Wednesday, March 21, 2012

Painting Valparaíso

In Buenos Aires, La Boca is literally the city’s most colorful barrio, its metal-clad houses painted in bright primary hues – according to legend, paints originally salvaged (or stolen) from ships in port. It’s a neighborhood that, despite poverty and other social ills, displays a palpable sense of community.
In terms of community, the same is true of Valparaíso, the gritty Chilean port that’s also a UNESCO World Heritage Site for its picturesque hills neighborhoods, formal and vernacular architecture, and its charming ascensores, the funiculars (such as El Peral, above) that link the downtown business district to the hills. It’s not quite so literally colorful but, thanks to municipal incentives, it’s becoming more so every day.
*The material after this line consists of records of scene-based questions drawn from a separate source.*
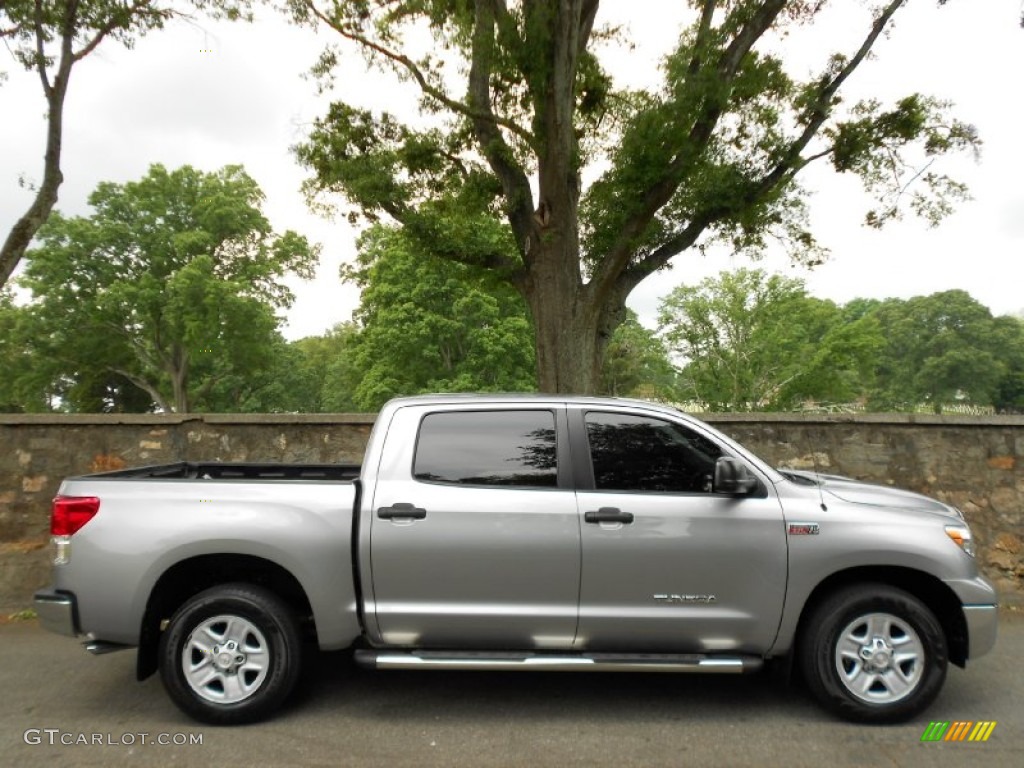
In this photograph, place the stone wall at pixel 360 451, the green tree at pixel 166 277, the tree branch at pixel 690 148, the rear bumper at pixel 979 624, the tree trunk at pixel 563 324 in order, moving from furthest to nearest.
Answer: the green tree at pixel 166 277 → the tree trunk at pixel 563 324 → the tree branch at pixel 690 148 → the stone wall at pixel 360 451 → the rear bumper at pixel 979 624

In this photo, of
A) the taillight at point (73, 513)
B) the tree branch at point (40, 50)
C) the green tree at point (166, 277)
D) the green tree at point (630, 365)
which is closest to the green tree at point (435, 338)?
the green tree at point (166, 277)

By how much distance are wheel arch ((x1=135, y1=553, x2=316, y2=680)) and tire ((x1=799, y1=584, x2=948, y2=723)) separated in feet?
9.02

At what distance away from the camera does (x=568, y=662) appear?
378cm

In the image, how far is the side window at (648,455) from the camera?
13.2 ft

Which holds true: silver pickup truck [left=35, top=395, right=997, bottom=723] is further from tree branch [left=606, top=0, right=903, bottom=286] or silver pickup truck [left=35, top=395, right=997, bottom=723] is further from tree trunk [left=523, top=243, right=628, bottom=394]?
tree branch [left=606, top=0, right=903, bottom=286]

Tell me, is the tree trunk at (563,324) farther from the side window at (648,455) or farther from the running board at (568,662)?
the running board at (568,662)

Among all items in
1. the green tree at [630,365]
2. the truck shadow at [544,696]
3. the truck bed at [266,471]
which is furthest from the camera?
the green tree at [630,365]

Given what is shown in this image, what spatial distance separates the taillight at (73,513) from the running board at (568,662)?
5.31 feet

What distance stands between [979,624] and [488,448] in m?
2.76

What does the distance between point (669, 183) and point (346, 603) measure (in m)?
6.39

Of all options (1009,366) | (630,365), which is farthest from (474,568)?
(1009,366)

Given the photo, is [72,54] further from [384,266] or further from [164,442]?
[384,266]

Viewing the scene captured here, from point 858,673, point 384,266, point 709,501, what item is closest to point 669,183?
point 709,501

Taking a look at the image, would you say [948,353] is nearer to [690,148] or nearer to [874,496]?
[690,148]
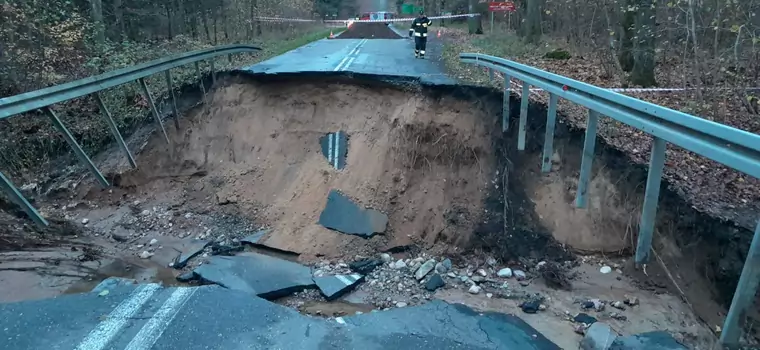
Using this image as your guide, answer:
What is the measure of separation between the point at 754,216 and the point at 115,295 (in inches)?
256

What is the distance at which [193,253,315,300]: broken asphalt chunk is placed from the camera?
6664 mm

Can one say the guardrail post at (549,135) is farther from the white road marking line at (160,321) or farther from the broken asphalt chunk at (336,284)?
the white road marking line at (160,321)

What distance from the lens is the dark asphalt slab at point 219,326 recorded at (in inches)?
179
That’s because, for property owners wishing to improve their houses by sprucing up their exteriors, the city will pay all the expenses except the paint itself. Down the alleyway from my B&B on Cerro Artillería, one large house is currently being painted in colors that don’t personally appeal to my hosts (or to me), but it’s still an improvement. Their place is on the list as crews become available.
There are some apparent inconsistencies. In one nearby building, for instance, just one apartment owner chose to have his residence painted – on all the rest, the calamina (corrugated metal) siding remains rusted, even alongside handsome French-style balconies.
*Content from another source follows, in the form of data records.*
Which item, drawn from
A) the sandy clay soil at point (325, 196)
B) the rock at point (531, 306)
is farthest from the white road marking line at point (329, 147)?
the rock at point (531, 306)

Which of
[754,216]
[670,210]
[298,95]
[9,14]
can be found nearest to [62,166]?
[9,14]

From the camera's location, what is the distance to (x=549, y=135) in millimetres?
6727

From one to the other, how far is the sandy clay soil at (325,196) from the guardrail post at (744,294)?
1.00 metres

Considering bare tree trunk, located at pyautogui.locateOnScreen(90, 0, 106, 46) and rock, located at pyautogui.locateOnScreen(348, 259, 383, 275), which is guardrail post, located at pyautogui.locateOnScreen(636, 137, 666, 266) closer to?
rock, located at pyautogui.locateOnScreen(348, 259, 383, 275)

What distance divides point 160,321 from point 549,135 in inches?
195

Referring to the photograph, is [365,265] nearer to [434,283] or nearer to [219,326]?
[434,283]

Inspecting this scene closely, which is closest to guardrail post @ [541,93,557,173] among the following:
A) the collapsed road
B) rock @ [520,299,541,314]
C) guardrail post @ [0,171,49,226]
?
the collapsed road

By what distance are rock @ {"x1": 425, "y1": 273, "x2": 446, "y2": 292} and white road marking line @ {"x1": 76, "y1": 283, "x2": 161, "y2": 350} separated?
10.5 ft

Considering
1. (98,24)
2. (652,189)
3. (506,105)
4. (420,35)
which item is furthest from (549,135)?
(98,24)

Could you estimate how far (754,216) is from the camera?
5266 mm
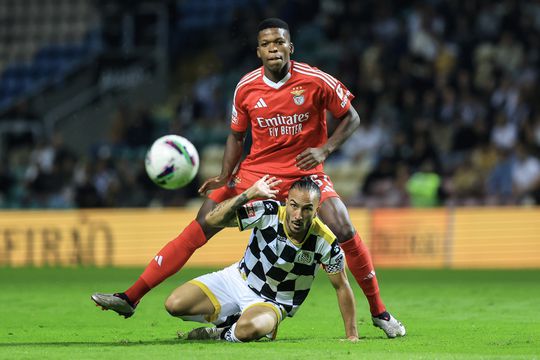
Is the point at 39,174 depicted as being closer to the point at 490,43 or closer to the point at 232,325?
the point at 490,43

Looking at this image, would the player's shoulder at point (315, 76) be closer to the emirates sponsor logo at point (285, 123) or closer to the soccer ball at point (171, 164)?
the emirates sponsor logo at point (285, 123)

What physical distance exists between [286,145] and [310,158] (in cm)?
31

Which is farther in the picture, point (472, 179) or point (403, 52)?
point (403, 52)

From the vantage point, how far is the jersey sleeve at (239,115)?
7996 millimetres

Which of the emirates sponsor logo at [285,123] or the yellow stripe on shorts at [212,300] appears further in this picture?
the emirates sponsor logo at [285,123]

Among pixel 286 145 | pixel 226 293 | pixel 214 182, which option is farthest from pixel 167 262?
pixel 286 145

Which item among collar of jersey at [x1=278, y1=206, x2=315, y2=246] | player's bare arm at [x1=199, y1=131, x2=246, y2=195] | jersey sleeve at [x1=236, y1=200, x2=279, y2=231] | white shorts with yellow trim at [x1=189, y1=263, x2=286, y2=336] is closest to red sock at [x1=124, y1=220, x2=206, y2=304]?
white shorts with yellow trim at [x1=189, y1=263, x2=286, y2=336]

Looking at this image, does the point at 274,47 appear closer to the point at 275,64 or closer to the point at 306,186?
the point at 275,64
Painting in Valparaíso has complications that may not be immediately obvious to outsiders, and one of them is the terrain. On lots that might not even be considered buildable in other cities, painters must erect several stories of scaffolding before even beginning the prep work. I have no fear of heights, but it often looks precarious to me, especially in a seismically active area that didn’t suffer much in the massive 2010 earthquake. Valparaíso did, though, experience a major earthquake of its own in 1906, just a few months after the famous San Francisco earthquake and fire.
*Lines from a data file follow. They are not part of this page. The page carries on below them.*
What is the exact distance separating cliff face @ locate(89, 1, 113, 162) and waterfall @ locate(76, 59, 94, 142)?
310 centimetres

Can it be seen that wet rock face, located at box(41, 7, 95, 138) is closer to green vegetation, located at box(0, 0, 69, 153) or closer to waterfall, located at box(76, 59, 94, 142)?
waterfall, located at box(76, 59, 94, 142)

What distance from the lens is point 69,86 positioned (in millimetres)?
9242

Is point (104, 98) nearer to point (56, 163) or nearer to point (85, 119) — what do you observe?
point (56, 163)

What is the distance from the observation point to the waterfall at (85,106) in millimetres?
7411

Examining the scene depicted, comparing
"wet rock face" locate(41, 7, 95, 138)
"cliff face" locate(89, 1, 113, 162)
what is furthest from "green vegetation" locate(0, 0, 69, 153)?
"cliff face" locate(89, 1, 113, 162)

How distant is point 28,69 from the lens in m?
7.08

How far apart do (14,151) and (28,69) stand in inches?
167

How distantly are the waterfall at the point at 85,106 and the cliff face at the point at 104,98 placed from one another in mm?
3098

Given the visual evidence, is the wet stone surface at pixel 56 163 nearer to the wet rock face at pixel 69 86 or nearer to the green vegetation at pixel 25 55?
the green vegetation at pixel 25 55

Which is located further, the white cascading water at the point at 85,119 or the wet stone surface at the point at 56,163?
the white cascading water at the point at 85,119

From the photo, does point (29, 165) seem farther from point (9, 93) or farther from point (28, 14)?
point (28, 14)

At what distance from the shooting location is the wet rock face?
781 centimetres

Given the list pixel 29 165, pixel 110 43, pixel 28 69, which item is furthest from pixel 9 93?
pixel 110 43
It’s not just paint that’s transforming the city’s hills. In the prime tourist areas of Cerro Alegre and Cerro Concepción, there’s also plenty of residential scaffolding, but the number of boutique hotels and gourmet restaurants continues to grow, the streets are undergoing improvements, and the restoration of the art nouveau Palacio Baburizza (pictured above) – site of the city’s fine arts museum – is nearing completion. When all that ends, the “Pearl of the Pacific” may not exactly glisten with polish – it’s a little too rough around the edges for that – but it will shine in the sun, at least as soon as the morning fog clears.

One Valpo Caveat
As I much as I enjoy Valparaíso, there’s one thing that bothers me about the city - after night falls, it must be the “Car Alarm Capital of Chile.” As rumbling trucks and lumbering buses downshift to climb the hills, the alarms are, if not quite constant, a frequent sound that carries through the night. Even then, it’s a more interesting and rewarding place to stay than nearby Viña del Mar, the beach resort favored by the overwhelming majority of Chileans.